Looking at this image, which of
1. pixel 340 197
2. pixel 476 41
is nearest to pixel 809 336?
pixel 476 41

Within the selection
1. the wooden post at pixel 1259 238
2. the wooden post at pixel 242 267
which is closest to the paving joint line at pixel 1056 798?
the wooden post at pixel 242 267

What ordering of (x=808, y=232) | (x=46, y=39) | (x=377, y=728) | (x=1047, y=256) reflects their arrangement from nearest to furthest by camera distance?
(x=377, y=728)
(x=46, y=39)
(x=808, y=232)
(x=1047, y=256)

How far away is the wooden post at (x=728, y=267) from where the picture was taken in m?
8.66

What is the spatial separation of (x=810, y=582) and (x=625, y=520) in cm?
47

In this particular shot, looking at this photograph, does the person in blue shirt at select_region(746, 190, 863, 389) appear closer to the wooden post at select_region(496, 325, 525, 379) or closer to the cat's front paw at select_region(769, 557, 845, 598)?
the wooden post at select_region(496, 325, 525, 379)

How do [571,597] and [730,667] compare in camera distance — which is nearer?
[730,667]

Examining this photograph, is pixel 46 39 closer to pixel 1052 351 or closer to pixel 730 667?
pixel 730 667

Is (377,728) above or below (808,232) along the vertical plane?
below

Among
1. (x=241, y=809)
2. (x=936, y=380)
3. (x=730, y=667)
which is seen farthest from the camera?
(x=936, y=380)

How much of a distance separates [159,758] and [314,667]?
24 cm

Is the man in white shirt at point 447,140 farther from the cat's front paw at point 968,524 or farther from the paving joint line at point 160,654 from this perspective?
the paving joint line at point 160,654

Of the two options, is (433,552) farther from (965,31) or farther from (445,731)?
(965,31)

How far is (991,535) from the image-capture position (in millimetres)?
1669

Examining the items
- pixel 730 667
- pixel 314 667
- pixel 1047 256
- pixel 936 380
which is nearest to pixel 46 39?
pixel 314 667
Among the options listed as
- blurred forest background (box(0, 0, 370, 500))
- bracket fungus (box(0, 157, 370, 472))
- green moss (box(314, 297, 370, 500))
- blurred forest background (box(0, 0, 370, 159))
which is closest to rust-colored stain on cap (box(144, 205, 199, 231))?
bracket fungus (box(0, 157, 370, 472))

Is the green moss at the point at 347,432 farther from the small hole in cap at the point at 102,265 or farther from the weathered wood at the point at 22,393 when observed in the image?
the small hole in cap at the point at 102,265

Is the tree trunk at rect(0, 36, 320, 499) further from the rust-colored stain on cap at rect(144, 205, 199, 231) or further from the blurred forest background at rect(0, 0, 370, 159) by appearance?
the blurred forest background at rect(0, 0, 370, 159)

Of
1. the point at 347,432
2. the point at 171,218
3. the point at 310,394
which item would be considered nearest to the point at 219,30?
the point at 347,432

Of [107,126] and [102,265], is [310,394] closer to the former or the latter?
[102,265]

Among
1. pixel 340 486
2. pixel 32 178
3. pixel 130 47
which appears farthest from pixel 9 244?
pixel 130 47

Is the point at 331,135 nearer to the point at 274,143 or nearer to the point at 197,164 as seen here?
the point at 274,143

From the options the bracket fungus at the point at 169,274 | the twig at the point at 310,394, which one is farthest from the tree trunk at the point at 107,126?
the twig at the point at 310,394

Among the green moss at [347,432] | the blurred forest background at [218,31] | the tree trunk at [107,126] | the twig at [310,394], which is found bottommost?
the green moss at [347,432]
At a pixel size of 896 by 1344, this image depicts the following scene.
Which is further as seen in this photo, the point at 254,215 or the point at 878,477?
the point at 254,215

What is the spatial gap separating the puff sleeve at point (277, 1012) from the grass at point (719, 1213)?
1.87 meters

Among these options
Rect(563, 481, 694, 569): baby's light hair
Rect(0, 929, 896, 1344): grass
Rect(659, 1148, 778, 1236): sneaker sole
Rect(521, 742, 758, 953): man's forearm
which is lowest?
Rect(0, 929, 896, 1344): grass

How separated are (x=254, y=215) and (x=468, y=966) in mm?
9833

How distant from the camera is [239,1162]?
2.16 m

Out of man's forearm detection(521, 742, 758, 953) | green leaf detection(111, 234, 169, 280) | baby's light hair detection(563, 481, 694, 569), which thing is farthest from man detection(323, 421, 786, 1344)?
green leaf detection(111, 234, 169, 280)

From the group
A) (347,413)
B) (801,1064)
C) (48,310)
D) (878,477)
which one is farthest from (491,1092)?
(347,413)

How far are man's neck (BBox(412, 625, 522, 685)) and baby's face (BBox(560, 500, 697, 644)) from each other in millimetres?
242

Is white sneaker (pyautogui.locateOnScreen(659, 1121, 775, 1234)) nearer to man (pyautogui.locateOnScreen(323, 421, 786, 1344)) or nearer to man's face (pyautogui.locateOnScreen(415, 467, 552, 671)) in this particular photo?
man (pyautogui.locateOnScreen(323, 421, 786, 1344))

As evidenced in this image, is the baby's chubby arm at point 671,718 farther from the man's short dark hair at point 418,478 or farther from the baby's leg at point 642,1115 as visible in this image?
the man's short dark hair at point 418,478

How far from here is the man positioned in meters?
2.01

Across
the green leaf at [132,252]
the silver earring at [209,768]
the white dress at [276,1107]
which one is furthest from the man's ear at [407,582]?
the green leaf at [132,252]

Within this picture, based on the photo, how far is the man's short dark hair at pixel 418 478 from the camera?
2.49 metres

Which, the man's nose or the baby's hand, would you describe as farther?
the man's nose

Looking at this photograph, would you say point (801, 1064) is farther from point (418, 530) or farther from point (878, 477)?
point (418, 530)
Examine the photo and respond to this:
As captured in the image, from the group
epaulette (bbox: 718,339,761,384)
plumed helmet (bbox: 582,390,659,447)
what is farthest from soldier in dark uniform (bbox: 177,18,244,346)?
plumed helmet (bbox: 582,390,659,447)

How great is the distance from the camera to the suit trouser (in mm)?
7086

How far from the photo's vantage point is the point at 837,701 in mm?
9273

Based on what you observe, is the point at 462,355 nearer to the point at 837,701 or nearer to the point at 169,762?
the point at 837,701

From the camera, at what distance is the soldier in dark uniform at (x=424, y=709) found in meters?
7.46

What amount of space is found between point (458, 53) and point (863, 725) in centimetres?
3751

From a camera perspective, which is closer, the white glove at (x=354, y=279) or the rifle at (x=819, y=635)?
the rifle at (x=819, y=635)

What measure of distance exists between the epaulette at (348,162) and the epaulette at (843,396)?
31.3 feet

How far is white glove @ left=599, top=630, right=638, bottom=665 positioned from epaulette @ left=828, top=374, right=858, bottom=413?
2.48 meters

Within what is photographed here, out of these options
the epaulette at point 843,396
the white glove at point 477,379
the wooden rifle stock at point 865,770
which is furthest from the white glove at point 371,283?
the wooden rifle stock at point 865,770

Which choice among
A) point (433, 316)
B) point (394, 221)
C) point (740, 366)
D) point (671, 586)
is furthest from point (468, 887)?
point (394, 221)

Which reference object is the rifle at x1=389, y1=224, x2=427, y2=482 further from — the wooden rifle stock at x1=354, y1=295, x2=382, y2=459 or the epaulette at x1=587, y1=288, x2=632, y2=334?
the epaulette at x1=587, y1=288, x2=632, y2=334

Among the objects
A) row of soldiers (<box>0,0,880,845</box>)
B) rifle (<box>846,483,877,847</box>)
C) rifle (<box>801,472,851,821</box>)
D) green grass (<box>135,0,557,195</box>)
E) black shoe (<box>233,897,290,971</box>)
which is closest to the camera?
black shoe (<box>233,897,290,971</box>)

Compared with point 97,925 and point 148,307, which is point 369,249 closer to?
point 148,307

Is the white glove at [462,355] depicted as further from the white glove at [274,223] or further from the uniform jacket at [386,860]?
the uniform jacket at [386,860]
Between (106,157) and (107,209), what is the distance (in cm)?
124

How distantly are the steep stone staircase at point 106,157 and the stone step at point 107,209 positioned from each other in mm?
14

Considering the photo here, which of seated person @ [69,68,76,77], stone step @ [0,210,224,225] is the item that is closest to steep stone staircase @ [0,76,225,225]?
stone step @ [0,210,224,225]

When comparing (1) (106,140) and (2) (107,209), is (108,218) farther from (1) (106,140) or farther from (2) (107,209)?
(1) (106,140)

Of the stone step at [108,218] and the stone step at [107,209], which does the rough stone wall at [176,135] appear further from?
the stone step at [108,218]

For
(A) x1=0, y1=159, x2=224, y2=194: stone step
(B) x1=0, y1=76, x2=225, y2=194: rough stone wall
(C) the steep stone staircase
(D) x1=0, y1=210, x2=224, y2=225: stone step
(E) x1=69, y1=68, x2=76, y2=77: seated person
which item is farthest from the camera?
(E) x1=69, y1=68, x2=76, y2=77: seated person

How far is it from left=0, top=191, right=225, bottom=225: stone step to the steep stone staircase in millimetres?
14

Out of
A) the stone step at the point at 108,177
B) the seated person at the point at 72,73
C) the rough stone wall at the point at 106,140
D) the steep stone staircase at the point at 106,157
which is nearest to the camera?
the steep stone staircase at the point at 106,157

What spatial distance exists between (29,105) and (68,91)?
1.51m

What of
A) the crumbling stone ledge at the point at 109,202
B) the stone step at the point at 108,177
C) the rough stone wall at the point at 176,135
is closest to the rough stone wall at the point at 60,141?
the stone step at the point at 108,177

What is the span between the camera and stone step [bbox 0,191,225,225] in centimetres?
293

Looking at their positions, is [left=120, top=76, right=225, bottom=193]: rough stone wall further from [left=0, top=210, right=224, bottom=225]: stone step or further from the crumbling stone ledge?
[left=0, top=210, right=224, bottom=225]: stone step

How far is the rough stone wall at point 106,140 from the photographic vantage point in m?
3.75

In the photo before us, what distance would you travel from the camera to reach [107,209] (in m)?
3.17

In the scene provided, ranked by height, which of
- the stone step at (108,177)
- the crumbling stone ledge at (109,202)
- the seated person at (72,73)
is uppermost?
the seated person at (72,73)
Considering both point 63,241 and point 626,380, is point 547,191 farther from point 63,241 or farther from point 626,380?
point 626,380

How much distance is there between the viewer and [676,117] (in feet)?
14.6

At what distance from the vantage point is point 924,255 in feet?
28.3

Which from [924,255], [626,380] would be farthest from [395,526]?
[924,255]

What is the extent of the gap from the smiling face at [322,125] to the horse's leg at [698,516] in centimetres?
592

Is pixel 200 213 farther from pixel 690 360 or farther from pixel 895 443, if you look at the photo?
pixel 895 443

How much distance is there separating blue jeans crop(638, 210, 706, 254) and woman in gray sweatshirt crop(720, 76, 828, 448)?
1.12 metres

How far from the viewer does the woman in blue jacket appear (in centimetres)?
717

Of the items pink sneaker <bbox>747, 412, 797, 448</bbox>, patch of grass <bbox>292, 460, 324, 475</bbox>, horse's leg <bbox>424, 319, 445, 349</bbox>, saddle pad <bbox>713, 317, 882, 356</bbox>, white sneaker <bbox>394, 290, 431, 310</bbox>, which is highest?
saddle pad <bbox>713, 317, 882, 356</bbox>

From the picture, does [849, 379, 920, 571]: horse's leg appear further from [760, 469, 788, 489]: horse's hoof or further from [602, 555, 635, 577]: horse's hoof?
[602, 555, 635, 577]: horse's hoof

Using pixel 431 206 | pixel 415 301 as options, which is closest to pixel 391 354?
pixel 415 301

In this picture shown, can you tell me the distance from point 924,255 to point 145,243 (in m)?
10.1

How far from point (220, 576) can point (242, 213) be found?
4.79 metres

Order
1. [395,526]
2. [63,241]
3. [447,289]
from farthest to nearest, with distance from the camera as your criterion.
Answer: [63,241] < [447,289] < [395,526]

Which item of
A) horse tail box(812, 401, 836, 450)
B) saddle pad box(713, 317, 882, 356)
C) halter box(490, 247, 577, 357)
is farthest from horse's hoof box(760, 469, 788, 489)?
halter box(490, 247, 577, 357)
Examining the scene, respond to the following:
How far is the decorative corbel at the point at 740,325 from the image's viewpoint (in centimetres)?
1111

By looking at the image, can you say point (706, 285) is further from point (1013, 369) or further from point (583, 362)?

^^^^^^^^

Task directions
Quote the lines of the listing above that run from the line with "Of the items" through its last line, both included, and nothing else.

Full solution
Of the items pink sneaker <bbox>747, 412, 797, 448</bbox>, patch of grass <bbox>292, 460, 324, 475</bbox>, horse's leg <bbox>424, 319, 445, 349</bbox>, saddle pad <bbox>713, 317, 882, 356</bbox>, white sneaker <bbox>394, 290, 431, 310</bbox>, which is highest?
saddle pad <bbox>713, 317, 882, 356</bbox>

From the picture, does [849, 379, 920, 571]: horse's leg appear further from [760, 469, 788, 489]: horse's hoof or further from [602, 555, 635, 577]: horse's hoof?
[602, 555, 635, 577]: horse's hoof

Using pixel 431 206 | pixel 415 301 as options, which is closest to pixel 391 354?
pixel 415 301

In this picture shown, can you tell me the distance from point 924,255 to point 145,243 (in m)?
10.1

How far from point (220, 576) can point (242, 213) be found?
4.79 metres

Order
1. [395,526]
2. [63,241]
3. [447,289]
from farthest to nearest, with distance from the camera as your criterion.
Answer: [63,241] < [447,289] < [395,526]

Which item of
A) horse tail box(812, 401, 836, 450)
B) saddle pad box(713, 317, 882, 356)
C) halter box(490, 247, 577, 357)
is farthest from horse's hoof box(760, 469, 788, 489)?
halter box(490, 247, 577, 357)
Examining the scene, respond to the following:
How far is the decorative corbel at the point at 740,325 from the image's viewpoint (in centimetres)?
1111

By looking at the image, can you say point (706, 285) is further from point (1013, 369) or further from point (583, 362)?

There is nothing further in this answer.